Book Review- John Green's The Fault in Our Stars

Rare does a book make me so emotional that I need to put it down before finishing it. I made a mistake in deciding to take John Green's The Fault in Our Stars on my UK vacation. Although peppered with comical moments, this is not a flimsy beach read. It's heavy and emotionally draining.

I found myself sobbing through the last couple of chapters as I tried to do some covert late-night reading at a B&B in Scotland. This isn't the type of story that I wanted to have an emotional experience with on the sly. I needed to keep reading to find out how it was going to end, although I was wishing that I was experiencing the novel in the privacy of my own home. Alone.

Green's novel is narrated by Hazel, a teenager with terminal cancer who knows she is living on borrowed time, even though an experimental drug seems to have slowed the growth of her tumors. During a support group meeting for teens with cancer, Hazel meets Augustus, a charismatic teen who is in remission. Augustus woes Hazel through a series of quirky dates and bold romantic gestures, showing her how to really live each day as though it were her last. 

I realize that the above paragraph makes this story seem conventional and predictable. It's anything but conventional. The story goes to some strange places, including a Make-a-Wish trip to Amsterdam, so that Hazel can get some questions answered.  I never quite knew where the story was going to end up.

Although this is a book involving teenagers, it's not YA Fiction. It's very adult in content. Living under the shadow of mortality, these teens have had to grow up fast. They can be cynical, snarky and hardened. Dying is not romanticised as it often is in YA fiction. The characters in this story are grasping to hold on to life and they are angry. Having been a caretaker for several family members who have died from cancer, the handling of the disease and emotions that it stirs up were spot on which made it so emotional to read.
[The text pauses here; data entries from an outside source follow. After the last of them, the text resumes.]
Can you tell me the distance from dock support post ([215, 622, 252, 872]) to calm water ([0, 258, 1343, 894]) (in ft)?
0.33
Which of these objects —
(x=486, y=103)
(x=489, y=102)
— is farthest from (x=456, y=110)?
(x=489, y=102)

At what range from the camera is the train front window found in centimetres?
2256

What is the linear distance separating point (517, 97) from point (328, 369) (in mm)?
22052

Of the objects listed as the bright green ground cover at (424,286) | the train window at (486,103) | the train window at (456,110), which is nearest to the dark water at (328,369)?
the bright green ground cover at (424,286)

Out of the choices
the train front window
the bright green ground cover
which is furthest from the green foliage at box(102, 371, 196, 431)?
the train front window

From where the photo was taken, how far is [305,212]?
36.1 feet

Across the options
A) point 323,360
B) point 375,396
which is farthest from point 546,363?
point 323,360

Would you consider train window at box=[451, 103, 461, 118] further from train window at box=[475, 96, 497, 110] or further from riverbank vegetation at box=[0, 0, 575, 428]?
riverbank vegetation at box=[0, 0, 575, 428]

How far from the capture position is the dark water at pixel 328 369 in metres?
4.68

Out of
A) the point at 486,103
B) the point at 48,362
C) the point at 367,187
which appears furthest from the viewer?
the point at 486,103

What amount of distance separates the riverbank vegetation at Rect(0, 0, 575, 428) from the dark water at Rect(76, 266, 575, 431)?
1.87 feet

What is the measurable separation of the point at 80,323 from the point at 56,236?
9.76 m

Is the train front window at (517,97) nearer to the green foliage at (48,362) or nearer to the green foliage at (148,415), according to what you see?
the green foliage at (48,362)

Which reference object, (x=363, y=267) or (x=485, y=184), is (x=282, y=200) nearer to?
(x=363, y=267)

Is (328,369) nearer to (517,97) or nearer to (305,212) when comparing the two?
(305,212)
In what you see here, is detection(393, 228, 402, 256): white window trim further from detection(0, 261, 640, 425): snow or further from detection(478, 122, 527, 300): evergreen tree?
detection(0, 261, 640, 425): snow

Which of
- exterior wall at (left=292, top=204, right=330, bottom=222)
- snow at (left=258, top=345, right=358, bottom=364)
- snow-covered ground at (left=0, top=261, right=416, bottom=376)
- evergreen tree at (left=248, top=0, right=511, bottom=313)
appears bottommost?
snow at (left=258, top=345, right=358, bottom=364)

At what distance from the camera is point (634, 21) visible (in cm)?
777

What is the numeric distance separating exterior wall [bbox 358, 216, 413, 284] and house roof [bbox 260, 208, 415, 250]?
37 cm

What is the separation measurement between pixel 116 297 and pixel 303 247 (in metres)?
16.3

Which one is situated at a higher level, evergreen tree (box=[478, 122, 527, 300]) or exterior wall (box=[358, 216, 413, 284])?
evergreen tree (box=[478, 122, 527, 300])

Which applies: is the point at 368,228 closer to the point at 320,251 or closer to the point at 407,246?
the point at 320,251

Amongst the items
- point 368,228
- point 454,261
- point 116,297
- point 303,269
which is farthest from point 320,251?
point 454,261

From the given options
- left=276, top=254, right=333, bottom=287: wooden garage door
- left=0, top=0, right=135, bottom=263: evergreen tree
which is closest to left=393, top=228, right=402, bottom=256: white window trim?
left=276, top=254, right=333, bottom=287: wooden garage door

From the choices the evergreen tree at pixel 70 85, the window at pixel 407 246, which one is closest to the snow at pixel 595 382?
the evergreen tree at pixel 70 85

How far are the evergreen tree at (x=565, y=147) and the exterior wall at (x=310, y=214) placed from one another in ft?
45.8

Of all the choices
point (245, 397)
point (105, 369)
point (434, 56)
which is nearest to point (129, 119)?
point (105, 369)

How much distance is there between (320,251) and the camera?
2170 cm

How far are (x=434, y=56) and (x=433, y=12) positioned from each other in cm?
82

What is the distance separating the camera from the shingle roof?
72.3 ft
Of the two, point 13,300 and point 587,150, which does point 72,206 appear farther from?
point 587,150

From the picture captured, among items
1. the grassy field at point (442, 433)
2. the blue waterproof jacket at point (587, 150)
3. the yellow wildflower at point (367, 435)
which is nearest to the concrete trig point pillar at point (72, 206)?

I find that the best stories have levity to balance the heavy parts. Green includes many light moments to give the tone a good balance and make the characters even more endearing. It is impossible it read this story and not fall in love with both Hazel and Augustus. Hazel's parents were also wonderful characters, loving without being overbearing. You really root for everyone in the story. 

Green is a gifted writer, who has a way with words. I often stopped to reread and consider a passage or thought. I don't often read books twice, but this is the type of story that would be completely different based on the age and experience of the reader. I may need to give it another go in ten years. 

I loved this book so much, that I started following Green on Facebook and I am now hooked on a daily onslaught of pictures and tidbits from the film version of the story. I am excited, rather than apprehensive, to see the book turned into a film. Green's infections excitement over the film version is catching. 

Easily the best book that I have read in a long time.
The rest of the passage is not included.